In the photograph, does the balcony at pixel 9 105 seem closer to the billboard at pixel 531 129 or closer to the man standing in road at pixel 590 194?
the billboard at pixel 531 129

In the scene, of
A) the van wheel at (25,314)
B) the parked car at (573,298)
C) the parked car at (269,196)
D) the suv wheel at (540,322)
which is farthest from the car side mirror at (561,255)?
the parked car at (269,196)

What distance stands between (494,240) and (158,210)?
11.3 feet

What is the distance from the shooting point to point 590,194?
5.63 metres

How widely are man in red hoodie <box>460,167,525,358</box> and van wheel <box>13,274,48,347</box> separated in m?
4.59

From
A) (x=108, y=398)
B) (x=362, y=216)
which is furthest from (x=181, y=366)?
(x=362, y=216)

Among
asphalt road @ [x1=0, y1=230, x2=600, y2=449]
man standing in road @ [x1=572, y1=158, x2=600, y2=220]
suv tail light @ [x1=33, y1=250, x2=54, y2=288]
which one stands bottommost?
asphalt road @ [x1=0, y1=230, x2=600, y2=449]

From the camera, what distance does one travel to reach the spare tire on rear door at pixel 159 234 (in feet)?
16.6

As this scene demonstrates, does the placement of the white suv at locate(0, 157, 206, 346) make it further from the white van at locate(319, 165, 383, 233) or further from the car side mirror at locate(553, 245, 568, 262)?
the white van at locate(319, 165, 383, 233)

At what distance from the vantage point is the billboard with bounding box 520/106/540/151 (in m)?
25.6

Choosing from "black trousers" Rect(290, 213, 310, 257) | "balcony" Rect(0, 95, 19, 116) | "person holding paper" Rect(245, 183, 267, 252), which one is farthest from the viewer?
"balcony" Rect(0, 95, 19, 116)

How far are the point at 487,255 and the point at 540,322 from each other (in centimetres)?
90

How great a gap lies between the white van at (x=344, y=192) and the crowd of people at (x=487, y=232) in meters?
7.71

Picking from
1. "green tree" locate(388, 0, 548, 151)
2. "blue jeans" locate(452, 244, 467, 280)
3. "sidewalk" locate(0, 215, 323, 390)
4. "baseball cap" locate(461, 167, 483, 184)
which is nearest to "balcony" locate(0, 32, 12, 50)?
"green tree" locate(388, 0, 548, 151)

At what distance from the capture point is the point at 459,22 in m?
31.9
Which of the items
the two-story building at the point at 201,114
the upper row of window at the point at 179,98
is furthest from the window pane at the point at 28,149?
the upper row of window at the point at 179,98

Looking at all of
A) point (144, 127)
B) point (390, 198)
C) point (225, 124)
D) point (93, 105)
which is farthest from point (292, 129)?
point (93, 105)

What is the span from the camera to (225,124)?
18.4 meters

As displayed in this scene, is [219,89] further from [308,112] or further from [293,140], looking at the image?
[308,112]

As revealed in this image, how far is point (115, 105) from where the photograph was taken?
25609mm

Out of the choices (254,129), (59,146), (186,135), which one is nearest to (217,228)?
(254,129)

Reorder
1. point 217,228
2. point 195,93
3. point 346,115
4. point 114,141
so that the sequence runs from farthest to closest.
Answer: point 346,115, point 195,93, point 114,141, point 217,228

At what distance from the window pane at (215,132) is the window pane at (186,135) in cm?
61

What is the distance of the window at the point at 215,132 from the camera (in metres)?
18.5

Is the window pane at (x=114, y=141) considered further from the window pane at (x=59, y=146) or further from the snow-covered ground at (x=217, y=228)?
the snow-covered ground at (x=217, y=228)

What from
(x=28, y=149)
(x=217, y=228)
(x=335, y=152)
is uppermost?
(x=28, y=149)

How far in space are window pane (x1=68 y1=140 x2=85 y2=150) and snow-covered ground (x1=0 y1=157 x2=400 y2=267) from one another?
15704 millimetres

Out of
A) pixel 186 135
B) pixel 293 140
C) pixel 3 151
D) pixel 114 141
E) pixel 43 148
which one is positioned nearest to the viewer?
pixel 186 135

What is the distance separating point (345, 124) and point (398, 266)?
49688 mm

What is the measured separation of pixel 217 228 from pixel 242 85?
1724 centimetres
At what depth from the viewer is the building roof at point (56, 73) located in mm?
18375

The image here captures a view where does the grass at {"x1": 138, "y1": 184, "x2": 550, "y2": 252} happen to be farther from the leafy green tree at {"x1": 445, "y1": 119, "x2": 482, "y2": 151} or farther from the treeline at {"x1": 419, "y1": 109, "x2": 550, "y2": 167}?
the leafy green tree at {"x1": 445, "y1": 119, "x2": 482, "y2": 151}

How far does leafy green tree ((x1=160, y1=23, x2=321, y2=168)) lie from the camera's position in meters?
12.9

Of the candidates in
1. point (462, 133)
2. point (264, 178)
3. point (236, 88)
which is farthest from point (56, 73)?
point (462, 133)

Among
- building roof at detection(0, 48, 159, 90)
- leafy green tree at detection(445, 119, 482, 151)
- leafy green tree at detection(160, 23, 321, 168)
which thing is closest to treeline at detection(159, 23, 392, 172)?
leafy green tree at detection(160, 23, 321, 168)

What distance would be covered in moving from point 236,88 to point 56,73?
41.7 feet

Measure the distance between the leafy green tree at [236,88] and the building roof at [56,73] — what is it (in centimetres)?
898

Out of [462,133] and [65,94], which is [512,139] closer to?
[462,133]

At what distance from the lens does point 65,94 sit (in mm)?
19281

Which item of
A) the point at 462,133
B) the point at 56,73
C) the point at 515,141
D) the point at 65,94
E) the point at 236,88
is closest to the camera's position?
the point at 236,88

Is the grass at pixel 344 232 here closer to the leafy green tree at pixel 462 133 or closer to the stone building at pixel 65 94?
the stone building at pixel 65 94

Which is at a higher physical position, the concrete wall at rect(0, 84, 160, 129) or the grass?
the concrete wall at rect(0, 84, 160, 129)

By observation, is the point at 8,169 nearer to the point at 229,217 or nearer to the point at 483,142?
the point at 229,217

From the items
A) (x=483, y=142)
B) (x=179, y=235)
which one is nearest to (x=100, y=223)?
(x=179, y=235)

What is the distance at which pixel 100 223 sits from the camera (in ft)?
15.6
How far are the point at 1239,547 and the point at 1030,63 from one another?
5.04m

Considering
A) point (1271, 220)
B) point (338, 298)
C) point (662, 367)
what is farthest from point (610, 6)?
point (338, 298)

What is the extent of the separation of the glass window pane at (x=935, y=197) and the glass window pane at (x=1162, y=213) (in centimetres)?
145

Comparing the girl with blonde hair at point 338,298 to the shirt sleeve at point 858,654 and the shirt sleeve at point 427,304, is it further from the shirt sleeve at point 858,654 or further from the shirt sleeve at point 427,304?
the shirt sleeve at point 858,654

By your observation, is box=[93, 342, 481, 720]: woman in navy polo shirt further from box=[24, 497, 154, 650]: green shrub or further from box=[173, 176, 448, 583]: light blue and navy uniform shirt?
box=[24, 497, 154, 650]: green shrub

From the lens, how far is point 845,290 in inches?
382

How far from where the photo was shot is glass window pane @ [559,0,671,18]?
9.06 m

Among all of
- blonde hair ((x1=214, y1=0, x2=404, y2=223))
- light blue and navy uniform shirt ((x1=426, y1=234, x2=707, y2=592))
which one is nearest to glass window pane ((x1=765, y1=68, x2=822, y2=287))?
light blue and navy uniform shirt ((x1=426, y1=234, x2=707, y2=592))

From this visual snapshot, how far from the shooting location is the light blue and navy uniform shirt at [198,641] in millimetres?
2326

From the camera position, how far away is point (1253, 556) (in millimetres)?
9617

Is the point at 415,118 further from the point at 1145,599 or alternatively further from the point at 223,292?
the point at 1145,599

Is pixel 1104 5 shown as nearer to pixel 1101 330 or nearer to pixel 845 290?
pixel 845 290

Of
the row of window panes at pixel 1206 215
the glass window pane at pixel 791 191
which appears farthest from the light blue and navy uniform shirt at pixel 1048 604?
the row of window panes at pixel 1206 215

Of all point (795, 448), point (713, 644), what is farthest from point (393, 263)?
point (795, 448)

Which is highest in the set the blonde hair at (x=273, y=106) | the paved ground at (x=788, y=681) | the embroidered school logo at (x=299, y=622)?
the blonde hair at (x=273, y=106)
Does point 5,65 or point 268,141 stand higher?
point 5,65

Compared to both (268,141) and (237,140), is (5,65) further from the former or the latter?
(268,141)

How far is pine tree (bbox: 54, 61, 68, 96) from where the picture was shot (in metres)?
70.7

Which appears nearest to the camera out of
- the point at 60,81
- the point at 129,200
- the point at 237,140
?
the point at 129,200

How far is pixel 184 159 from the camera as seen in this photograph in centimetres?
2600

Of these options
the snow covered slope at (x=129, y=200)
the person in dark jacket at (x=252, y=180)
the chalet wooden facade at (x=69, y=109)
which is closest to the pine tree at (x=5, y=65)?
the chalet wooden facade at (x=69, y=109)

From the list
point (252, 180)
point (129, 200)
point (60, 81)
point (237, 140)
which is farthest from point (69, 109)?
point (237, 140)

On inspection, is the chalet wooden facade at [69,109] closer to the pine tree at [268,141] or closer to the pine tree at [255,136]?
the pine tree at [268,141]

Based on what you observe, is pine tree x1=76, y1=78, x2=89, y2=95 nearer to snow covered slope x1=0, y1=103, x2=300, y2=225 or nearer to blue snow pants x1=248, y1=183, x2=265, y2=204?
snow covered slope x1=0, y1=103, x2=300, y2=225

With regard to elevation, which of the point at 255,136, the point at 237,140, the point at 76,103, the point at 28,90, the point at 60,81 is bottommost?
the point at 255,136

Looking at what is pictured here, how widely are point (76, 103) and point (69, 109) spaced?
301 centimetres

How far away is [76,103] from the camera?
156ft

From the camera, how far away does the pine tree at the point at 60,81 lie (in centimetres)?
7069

+---+

- [Aim] Copy the data above word for word, from the line with "From the list" through the line with "301 centimetres", including both of those lines.

- [Answer to this problem]
From the list
point (252, 180)
point (129, 200)
point (60, 81)
point (237, 140)
which is farthest from point (69, 109)?
point (237, 140)

On inspection, is the chalet wooden facade at [69,109] closer to the pine tree at [268,141] or closer to the pine tree at [255,136]?
the pine tree at [268,141]

Based on what you observe, is pine tree x1=76, y1=78, x2=89, y2=95 nearer to snow covered slope x1=0, y1=103, x2=300, y2=225 or nearer to blue snow pants x1=248, y1=183, x2=265, y2=204?
snow covered slope x1=0, y1=103, x2=300, y2=225

With regard to elevation, which of the point at 255,136, the point at 237,140, the point at 76,103, the point at 28,90, the point at 60,81 is bottommost?
the point at 255,136

Looking at what is pictured here, how widely are point (76, 103) and point (69, 109) spaced?
301 centimetres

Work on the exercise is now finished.